Ilustraciones de: Mateo Quintero (Dr. Mala Línea).
Texto por: Stefanny Gutiérrez Duque.

Le gusta que le llamen Mateo Quintero cuando es artista, pero Dr Mala Línea cuando dibuja e ilustra, pues, como afirma:

«Es la máscara de mi libertad».

Nació en Manizales y casi toda su vida ha vivido en esta ciudad, «eso hace que sea una especie de romántico hippie y a la vez un ser frío»: afirma. Mateo es artista plástico y lleva más de 5 años moviéndose en el mundo cultural haciendo arte.

Desde que puede recordar, este ilustre ha tenido una gran afinidad por el dibujo, además, se continua definiendo como un completo enamorado de los dibujos animados, «de ver muñequitos, yo creo que nunca salí de ese lugar en el que me sentaba a verlos desde que era chiquito», comenta. Así mismo, a lo largo de su carrera ha pasado por muchas situaciones en las que ha podido utilizar el dibujo como forma de comunicación.

«Mi relación con el dibujo ha cambiado y cada vez lo siento más como una parte de mí, es una necesidad».

Uno de los momentos que marcó su carrera fue el encontrarse con la clara muestra de que su arte había tocado tanto a alguien que ocupaba un lugar representativo en su casa: «En una visita que hice a una casa desconocida, encontré uno de mis dibujos, enmarcado y ocupando un lugar visible e importante; para mí fue una gran victoria».

Mala Línea ha pasado por varios estilos pues está convencido de que todos los artistas lo hacen y, además, es una forma de avanzar. Entre sus referentes se encuentran: David Shrigley, Mateo Rivano y Manuel Hernandez Gomez.
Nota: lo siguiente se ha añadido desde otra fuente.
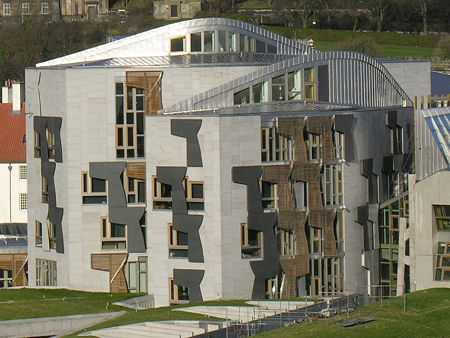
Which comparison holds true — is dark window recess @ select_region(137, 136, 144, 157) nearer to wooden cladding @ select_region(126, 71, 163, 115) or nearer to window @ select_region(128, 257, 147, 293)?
wooden cladding @ select_region(126, 71, 163, 115)

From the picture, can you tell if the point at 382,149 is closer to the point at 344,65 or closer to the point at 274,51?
the point at 344,65

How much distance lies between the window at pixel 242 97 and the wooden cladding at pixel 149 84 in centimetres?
314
«Ahora trato de que todo esté muy fuera de lo establecido, de la escuela; soy irreverente y contrario a esas reglas que se aprenden y de las que es muy difícil desligarse. Lo podría llamar ignorante, respeto mucho este estilo».

A este ilustre le encanta reír, cree firmemente que «la risa y el llanto son inevitables, sensaciones que parecen ser verdaderas, uno las provoca con algo externo y las siente fuertemente adentro».

«Eso trato de hacer con lo que dibujo, sacar una risa o una rabia, tocar a alguien con una imagen y robarle la atención lo más que pueda».

Una de las consignas que ha marcado el trabajo de Mateo fue dicha por Ariz, un grafitero cuyo trabajo admira desde hace un tiempo; y dijo:

«Tengo esa pelea con el papel, que aún no acaban de salir las formas que quiero con las ideas que tengo, pero bueno esa es la batalla».